Case of alleged torture and ill-treatment of 77-year-old Armenian man communicated to Azerbaijani Government
On 10 November 2015, the European Court of Human Rights communicated the case of Mamikon Khojoyan, a 77-year-old Armenian citizen who inadvertently crossed the border into Azerbaijan in 2014. He was allegedly held by Azerbaijani authorities for over a month, and subjected to torture and ill-treatment by a group of unknown persons on the basis of national and religious hatred. He died two months after he was handed over to Armenian authorities and returned home. The applicants in this case, Mr Khojoyan’s three children, are represented by the European Human Rights Advocacy Centre, based at Middlesex University, and the Foundation Against the Violation of Law, Yerevan.
Mr Khojoyan lived in the village of Verin Karmir Aghbyur in Armenia, close to the border with Azerbaijan. On the morning of 28 January 2014, he told his family that he was going to collect grapes in the field. The state border in the region is not marked. Later that day, video footage appeared of him surrounded by a group of people, including someone in Azerbaijani military uniform. He appeared unharmed. Two days later, the Azerbaijani News Service conducted an interview with him, in which his arm appeared broken. It was reported that he was in detention, having been apprehended for being part of an Armenian sabotage group. A news report broadcast on the following day showed that he had difficulties standing up and that his left eye had been injured.

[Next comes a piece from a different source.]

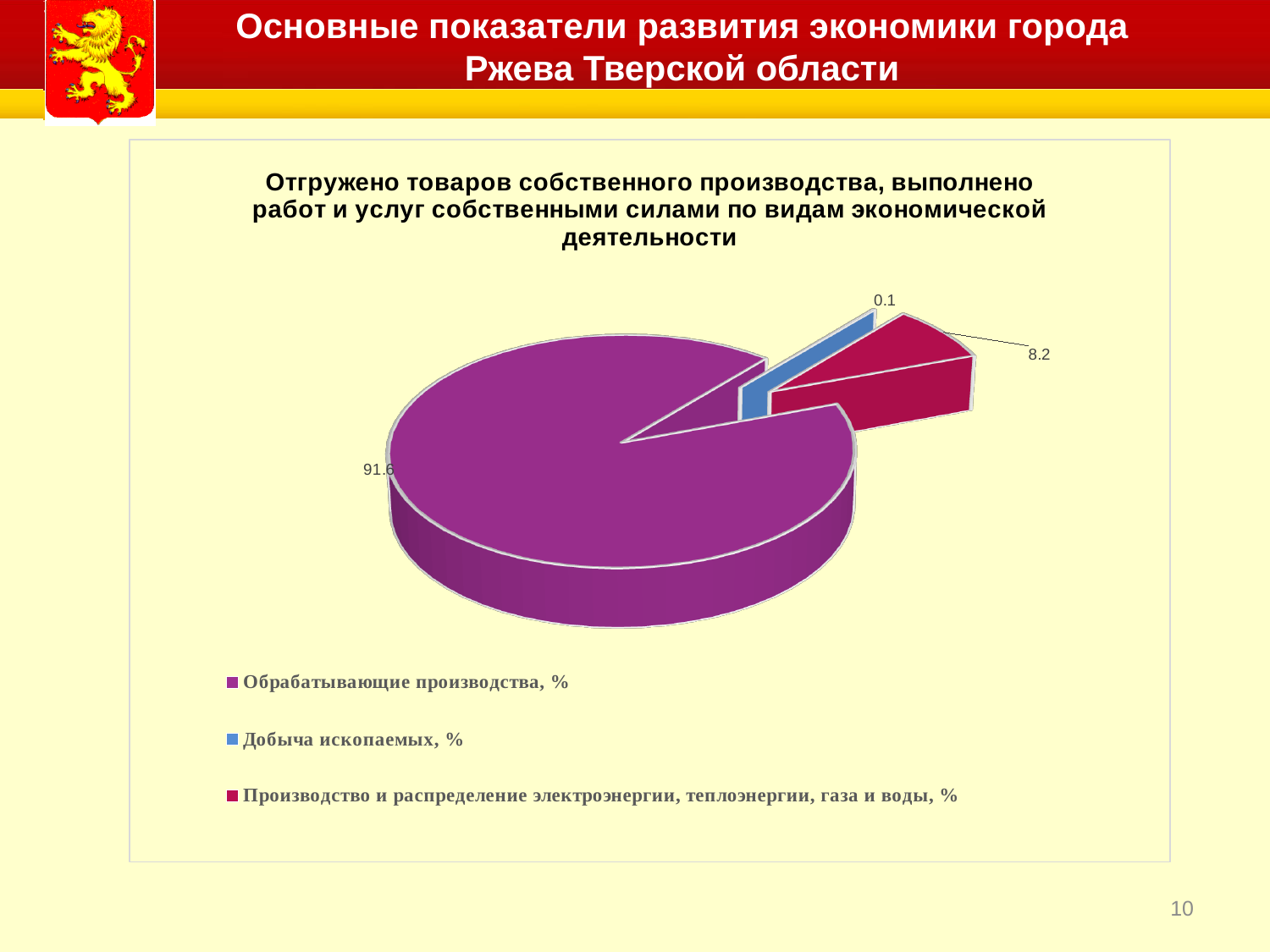
What is the value for Обрабатывающие производства, %? 91.6 What colour is the slice for Добыча ископаемых, %? blue What is the value for Производство и распределение электроэнергии, теплоэнергии, газа и воды, %? 8.2 What is the difference between the values for Обрабатывающие производства and Производство и распределение электроэнергии, теплоэнергии, газа и воды? 83.4 How many entries does the legend list? 3 Which is larger: the value for Добыча ископаемых or the value for Производство и распределение электроэнергии, теплоэнергии, газа и воды? Производство и распределение электроэнергии, теплоэнергии, газа и воды What kind of chart is shown on the slide? pie chart Which category has the smallest slice of the pie? Добыча ископаемых, % What is the difference between the values for Производство и распределение электроэнергии, теплоэнергии, газа и воды and Добыча ископаемых? 8.1 Which category has the largest slice of the pie? Обрабатывающие производства, % How many slices does the pie chart have? 3 What is the value for Добыча ископаемых, %? 0.1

Over a month later, on 4 March 2014, Mr Khojoyan was handed back to the Armenian authorities at the border, as a result of mediation by the International Committee of the Red Cross. When his children visited him in the Armenian hospital, he was incoherent and extremely frightened. He told them he had been taken to Baku, where he had been beaten, forced to sleep on a concrete floor, had salt poured into his wounds, received injections and had his head burned with incandescent metal. A forensic examination showed traces of petroleum and psychotropic (perception-altering) drugs in his blood and urine. Mr Khojoyan died in his home on 20 May 2014, six weeks after he was discharged from the hospital.

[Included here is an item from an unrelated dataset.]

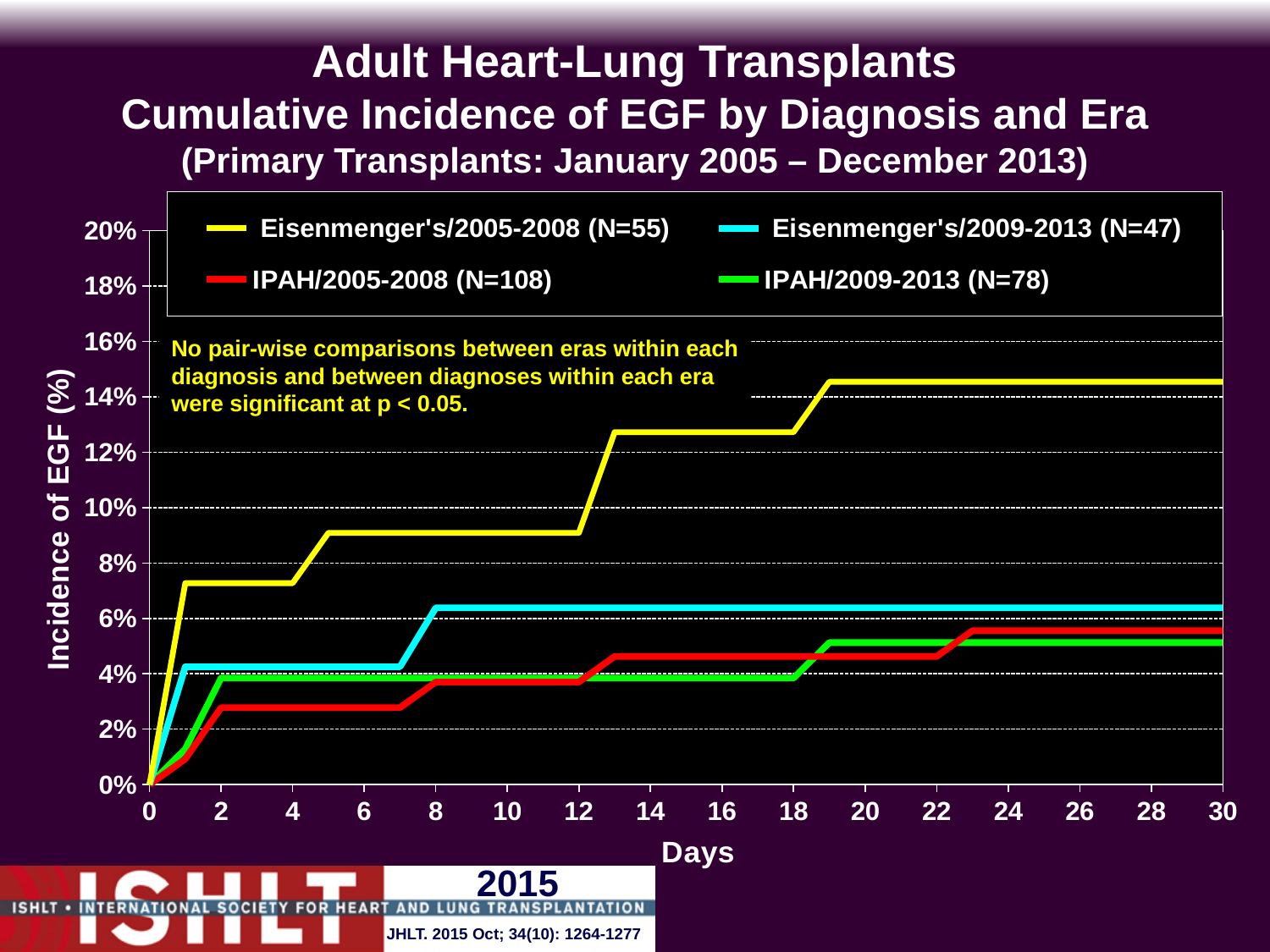
How many series does the legend list? 4 Which series has the highest cumulative incidence of EGF at day 30? Eisenmenger's/2005-2008 (N=55) Is the value for Eisenmenger's/2005-2008 at day 30 greater or less than 12%? greater Is the value for Eisenmenger's/2009-2013 at day 30 greater or less than 8%? less Does the cumulative incidence of EGF for Eisenmenger's/2005-2008 rise or fall as days increase? Rise What kind of chart is shown on the slide? Line chart At day 10, which is higher: Eisenmenger's/2009-2013 or IPAH/2005-2008? Eisenmenger's/2009-2013 Is the value for IPAH/2005-2008 at day 4 greater or less than 4%? less What is the label of the x axis? Days At day 30, which is higher: Eisenmenger's/2005-2008 or IPAH/2009-2013? Eisenmenger's/2005-2008 What is the N for the IPAH/2005-2008 series in the legend? 108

The applicants complain that their father was subjected to physical violence and was injected with drugs during his detention, which constituted torture and degrading treatment, and posed a danger to his life, serious breaches of Articles 2 and 3 of the European Convention on Human Rights (ECHR). They argue that this treatment eventually led to his death. They also claim a violation of the procedural aspects of both Articles as there was no investigation by Azerbaijan into the circumstances of Mr Khojoyan’s detention and treatment. With regards to their own mental suffering, they claim that seeing their father’s injuries on television and the internet both during his detention and after his release constitutes an additional violation of Article 3.
Moreover, Mr Khojoyan’s children argue that their elderly father was unlawfully deprived of liberty during his five week detention, and was not informed of the reasons why he had been detained; nor was he brought before a judge. With regards to this and the above violations, they maintain that they did not have an effective remedy (Article 13 ECHR). Finally, they claim that their rights, and the rights of their father, were violated by the Azerbaijani authorities because of his ethnic Armenian origin, a violation of the prohibition of discrimination (Article 14 ECHR).
The Azerbaijani Government are due to respond to the allegations and the Court’s questions by 8 March 2016.